Exercise goal — Working through the entries below, find how many lines include "Zealand", then write only that number.

(Stored data entries)
■ ■ ■ ■ ■ ■ ■

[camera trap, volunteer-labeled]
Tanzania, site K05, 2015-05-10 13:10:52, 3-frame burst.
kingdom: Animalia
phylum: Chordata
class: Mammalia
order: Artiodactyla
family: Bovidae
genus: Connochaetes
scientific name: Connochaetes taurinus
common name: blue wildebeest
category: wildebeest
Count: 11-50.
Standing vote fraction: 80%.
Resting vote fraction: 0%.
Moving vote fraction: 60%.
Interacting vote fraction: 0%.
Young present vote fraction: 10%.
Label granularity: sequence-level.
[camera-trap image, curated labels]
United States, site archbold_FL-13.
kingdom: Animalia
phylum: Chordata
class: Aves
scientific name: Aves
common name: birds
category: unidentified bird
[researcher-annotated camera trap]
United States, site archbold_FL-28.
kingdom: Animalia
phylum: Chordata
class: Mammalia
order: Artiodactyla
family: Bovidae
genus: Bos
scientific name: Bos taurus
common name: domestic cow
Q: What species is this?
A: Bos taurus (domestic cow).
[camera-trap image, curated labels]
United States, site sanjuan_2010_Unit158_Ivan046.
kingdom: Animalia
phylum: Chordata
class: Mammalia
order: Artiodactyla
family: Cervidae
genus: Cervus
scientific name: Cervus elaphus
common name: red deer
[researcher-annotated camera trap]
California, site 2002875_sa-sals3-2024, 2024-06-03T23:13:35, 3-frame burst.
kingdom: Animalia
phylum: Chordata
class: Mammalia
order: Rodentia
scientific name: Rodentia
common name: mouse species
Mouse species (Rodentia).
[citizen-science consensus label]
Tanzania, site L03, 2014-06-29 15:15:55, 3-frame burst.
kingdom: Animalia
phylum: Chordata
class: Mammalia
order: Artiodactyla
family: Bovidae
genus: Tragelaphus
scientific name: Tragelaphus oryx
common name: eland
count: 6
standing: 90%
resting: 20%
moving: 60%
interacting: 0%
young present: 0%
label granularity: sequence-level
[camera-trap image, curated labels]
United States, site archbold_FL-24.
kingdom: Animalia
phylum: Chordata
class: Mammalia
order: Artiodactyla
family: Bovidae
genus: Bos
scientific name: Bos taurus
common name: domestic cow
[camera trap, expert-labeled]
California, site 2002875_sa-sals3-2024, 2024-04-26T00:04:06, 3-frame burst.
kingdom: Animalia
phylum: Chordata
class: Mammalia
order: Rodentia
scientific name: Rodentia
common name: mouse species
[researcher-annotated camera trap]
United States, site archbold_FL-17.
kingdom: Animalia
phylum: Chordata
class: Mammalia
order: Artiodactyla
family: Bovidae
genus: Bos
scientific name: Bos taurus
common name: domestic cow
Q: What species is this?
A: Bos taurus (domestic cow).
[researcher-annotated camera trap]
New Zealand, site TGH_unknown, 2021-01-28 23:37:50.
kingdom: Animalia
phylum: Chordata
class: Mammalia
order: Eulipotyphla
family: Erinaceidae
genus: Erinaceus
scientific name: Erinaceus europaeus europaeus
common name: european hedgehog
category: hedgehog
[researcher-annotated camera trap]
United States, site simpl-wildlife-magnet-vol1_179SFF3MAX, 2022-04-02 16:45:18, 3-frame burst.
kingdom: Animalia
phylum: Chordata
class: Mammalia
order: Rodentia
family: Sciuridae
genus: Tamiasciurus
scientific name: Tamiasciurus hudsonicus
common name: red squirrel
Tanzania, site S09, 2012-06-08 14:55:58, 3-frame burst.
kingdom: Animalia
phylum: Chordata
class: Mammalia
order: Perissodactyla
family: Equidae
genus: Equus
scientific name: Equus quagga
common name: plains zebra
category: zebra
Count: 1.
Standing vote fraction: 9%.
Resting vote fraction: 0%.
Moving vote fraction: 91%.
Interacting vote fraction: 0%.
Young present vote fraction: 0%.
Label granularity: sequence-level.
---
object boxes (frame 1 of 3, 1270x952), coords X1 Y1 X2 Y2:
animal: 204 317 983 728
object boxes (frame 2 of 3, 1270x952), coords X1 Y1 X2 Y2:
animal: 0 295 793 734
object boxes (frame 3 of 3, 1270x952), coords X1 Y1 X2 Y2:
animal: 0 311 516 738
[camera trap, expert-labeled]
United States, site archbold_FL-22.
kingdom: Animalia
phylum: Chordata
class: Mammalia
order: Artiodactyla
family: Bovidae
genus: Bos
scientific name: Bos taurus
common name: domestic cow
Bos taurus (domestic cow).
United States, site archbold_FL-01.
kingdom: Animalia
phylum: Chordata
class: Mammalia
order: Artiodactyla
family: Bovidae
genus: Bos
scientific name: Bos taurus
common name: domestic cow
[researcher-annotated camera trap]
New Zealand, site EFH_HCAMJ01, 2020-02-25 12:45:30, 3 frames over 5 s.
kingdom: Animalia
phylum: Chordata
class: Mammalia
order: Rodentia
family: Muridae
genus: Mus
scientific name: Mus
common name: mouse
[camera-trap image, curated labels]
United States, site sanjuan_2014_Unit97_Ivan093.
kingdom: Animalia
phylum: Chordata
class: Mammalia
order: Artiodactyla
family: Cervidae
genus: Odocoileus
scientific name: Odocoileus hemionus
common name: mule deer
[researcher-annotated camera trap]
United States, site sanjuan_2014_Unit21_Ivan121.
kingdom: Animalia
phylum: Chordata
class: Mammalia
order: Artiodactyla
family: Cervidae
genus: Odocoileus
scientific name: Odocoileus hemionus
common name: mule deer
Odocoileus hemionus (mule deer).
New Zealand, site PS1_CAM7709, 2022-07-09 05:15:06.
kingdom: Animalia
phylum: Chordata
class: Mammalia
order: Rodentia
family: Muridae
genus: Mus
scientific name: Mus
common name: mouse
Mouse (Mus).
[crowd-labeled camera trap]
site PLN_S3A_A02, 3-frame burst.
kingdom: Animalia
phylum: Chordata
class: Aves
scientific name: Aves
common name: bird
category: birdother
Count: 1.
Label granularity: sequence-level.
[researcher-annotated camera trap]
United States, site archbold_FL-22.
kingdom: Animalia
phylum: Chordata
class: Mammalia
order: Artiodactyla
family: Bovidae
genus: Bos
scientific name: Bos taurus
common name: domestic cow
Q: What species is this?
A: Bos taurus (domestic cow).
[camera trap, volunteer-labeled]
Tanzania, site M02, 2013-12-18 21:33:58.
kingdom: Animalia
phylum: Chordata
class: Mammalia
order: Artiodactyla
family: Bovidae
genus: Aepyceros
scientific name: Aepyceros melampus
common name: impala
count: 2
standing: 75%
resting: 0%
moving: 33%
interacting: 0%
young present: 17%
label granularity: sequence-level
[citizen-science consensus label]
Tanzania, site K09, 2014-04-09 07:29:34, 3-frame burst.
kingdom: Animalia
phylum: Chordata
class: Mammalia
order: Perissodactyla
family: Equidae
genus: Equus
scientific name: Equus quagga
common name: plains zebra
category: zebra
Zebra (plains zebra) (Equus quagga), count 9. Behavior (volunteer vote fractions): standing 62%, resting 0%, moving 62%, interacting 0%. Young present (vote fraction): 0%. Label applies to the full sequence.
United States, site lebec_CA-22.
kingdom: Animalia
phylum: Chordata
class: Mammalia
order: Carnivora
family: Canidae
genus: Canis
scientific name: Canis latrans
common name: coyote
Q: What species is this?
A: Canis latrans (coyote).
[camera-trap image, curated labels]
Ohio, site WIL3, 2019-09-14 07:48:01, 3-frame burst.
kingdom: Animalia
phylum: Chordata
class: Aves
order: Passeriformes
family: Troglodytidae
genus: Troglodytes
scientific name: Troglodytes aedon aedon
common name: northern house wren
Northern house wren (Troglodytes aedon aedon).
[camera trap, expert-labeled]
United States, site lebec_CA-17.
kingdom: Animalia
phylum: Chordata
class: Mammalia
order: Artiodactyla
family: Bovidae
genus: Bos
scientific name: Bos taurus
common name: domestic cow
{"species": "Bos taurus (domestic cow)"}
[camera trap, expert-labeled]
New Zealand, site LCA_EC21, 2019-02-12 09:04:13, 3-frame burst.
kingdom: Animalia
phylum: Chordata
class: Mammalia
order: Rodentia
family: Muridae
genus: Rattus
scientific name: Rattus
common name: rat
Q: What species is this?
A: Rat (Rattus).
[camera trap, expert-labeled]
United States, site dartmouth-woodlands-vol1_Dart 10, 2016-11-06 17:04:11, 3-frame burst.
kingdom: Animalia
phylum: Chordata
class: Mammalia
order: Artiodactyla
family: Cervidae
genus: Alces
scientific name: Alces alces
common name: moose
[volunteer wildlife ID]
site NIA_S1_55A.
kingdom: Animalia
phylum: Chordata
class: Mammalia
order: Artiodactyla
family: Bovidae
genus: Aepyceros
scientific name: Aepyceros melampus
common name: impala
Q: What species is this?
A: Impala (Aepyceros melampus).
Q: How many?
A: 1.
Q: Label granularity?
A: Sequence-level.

■ ■ ■ ■ ■ ■ ■

Worked solution — 4